Mr O’Donohue said local police needed the resources.


“As the shadow police minister, and also a member for the Eastern Victoria region, I’m talking to police all the time and what I’m hearing is they’re under pressure from the challenges of ice and family violence and they need additional resources to deal with that and the population increase that places such as Warragul and Drouin are experiencing.”

The issue of population pressures is not disputed – the region has seen massive growth over the past decade. Also rising rapidly are arrests for drug usage and reports of domestic violence.

In a blog on the Victoria Police website, now-former police chief commissioner Ken Lay argued cultural change for issues of domestic violence was key to fixing the issue and research by the federal Parliamentary Library found medical assistance is more effective than police action in tackling ice.

“Substance-abuse treatment provides a greater return on government investment than does ­incarceration,” the researches said.

Asked whether calling for preventative measures would be more effective than petitioning for extra cops, Mr O’Donohue said there was need for multiple approaches.

“A multi-faceted approach is required and the Royal Commission into Family Violence will tease out many of those issues,” he said.

“In government we funded 12 community-based projects to tackle the scourge of family violence and to reduce violence against women and children, one here in Gippsland.

“Funding for those projects expires in the coming 12 months.

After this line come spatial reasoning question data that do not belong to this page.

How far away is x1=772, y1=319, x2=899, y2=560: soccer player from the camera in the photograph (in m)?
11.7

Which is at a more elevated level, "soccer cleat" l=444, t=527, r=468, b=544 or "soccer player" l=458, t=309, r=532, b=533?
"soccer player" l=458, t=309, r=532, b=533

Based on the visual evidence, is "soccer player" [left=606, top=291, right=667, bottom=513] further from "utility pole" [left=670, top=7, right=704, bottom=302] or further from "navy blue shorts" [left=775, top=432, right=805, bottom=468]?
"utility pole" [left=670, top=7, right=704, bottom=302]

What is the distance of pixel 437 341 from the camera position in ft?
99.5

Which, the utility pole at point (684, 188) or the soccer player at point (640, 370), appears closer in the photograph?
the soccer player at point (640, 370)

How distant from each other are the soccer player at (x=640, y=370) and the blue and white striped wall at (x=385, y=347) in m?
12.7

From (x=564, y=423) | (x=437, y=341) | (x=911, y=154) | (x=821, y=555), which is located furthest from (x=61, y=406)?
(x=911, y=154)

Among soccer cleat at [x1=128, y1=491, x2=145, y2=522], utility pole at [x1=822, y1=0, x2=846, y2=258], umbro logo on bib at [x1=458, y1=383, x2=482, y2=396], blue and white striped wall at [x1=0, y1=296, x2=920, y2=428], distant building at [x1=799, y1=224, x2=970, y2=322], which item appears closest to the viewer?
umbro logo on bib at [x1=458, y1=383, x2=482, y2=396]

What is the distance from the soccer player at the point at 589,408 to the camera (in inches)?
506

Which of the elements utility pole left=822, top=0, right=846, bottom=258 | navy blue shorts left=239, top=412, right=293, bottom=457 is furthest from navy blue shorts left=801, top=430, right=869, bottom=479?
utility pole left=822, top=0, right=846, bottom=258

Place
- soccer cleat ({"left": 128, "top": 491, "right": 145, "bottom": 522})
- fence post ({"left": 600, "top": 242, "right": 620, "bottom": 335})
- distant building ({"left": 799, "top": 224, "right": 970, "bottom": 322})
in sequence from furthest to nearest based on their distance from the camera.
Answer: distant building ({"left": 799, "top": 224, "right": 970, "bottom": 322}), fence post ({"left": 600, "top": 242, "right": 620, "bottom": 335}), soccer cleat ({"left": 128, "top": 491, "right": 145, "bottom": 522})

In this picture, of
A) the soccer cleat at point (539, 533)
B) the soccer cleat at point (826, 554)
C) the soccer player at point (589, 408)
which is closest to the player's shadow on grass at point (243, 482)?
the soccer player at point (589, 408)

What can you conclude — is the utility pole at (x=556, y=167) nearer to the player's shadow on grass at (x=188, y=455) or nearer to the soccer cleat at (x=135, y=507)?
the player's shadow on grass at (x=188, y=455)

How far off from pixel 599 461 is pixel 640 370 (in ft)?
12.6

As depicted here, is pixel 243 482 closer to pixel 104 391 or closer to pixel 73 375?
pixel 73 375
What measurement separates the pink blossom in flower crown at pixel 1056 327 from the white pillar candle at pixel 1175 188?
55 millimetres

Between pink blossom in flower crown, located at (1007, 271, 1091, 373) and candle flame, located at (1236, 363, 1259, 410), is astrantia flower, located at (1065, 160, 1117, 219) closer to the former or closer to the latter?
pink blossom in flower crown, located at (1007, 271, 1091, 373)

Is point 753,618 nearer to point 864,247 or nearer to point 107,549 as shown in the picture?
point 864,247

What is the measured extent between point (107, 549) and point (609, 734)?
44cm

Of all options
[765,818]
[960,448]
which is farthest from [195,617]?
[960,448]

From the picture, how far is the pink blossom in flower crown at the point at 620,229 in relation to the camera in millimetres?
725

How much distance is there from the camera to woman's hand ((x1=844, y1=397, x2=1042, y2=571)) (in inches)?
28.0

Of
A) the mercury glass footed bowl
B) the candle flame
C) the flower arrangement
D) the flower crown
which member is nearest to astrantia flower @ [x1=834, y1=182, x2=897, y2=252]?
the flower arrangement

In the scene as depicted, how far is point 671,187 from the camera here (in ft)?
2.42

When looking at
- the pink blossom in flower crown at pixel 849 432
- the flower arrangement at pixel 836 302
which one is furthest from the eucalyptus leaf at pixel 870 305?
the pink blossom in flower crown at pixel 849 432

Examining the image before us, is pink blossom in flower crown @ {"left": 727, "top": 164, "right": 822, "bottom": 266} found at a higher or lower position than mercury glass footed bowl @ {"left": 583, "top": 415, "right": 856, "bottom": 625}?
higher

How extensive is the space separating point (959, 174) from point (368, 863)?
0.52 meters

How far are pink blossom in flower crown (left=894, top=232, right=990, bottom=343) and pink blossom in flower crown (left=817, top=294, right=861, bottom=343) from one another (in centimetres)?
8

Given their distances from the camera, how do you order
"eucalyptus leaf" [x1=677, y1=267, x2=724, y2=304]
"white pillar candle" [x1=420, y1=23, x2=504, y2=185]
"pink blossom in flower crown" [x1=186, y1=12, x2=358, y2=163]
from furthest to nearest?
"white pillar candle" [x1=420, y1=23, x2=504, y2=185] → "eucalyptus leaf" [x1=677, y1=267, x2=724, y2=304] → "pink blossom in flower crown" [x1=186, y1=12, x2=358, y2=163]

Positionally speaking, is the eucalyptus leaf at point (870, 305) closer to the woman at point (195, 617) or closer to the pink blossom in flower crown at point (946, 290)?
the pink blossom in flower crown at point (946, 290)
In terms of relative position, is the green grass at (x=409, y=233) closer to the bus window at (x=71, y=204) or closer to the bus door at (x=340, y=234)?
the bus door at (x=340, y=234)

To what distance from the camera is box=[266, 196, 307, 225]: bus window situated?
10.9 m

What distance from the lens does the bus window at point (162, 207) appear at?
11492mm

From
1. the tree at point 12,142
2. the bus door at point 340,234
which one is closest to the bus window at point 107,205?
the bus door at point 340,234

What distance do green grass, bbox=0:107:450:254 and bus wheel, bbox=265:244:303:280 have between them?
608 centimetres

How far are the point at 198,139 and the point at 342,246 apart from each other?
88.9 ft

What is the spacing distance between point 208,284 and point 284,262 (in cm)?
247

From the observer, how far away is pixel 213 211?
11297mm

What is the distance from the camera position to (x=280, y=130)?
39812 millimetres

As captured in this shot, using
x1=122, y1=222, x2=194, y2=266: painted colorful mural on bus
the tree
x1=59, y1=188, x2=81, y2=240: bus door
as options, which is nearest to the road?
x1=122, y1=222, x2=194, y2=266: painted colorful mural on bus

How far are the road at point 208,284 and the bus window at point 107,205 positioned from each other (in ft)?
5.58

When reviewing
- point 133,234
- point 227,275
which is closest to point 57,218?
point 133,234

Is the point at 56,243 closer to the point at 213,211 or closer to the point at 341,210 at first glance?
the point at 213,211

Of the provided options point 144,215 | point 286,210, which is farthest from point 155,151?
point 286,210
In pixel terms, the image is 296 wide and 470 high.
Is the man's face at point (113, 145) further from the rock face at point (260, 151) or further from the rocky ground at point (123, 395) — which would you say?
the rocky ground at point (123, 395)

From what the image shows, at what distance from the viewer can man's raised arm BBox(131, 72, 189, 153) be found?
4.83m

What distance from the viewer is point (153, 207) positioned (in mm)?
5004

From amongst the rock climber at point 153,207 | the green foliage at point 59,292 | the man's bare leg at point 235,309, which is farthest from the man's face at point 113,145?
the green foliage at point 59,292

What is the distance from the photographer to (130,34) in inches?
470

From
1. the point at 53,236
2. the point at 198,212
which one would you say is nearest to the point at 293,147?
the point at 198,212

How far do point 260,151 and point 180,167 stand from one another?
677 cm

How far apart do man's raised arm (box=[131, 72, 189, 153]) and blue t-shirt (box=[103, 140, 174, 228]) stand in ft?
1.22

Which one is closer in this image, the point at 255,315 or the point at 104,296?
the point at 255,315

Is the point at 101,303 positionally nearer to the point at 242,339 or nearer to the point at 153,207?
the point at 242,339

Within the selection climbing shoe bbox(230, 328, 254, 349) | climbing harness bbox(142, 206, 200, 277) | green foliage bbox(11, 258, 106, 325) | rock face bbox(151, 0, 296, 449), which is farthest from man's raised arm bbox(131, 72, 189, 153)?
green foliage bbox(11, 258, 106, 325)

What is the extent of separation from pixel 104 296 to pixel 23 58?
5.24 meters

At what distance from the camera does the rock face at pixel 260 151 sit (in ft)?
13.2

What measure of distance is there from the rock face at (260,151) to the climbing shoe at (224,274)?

“The Coalition prior to the election had a suite of policies to respond to the issue of ice. The government has in recent months released its Ice Action Plan.

“There’s bipartisan support to tackle the scourge of ice in our communities and we would support anything that helps to tackle that issue.

“We had a number of initiatives prior to the election, one for community-led responses that provided up to $100,000 funding to individual communities.”

When asked if the Coalition should have invested more in preventative measures while in government, Mr O’Donohue said:

“The coalition did put additional funding into those but I suppose we’re looking to the future and the Royal Commission into Family Violence will identify a number of shortfalls in the area of family violence, the government’s issued its ice action plan, there’s bipartisan support for the need to address these issues.”

A report by the federal government’s Australian Institute of Criminology has argued police involvement could be effective in preventing repeat offences, but it “may also reflect proactive behaviour on the part of victims to remove the risk of further violence.

“The primary reason to improve the response of police to family violence is to decrease the frequency and severity of violence experienced by victims and to ensure their safety,” the report said.

“Many domestic and family violence incidents are likely to be perpetrated by the same offender and/or experienced by the same victim and/or occur at the same address.

“That is, it is likely that a substantial proportion of domestic and family violence incidents involve repeat offenders, victims and locations.

“This suggests that placing an intervention focus on repeat offenders and locations may have a greater impact in reducing incidents than treating all incidents in the same manner.”

Mr O’Donohue said that while support agencies needed to be funded, “police need to be resourced to respond.”

“Responding to those issues can be very time-intensive,” he said.

“The Police Association in their submission to the Royal Commission talk about the number of hours it takes to respond to a family violence call-out.”-

Anyone needing help with family violence issues can free call 1800 RESPECT (1800 737 732) or visit for phone or online counselling.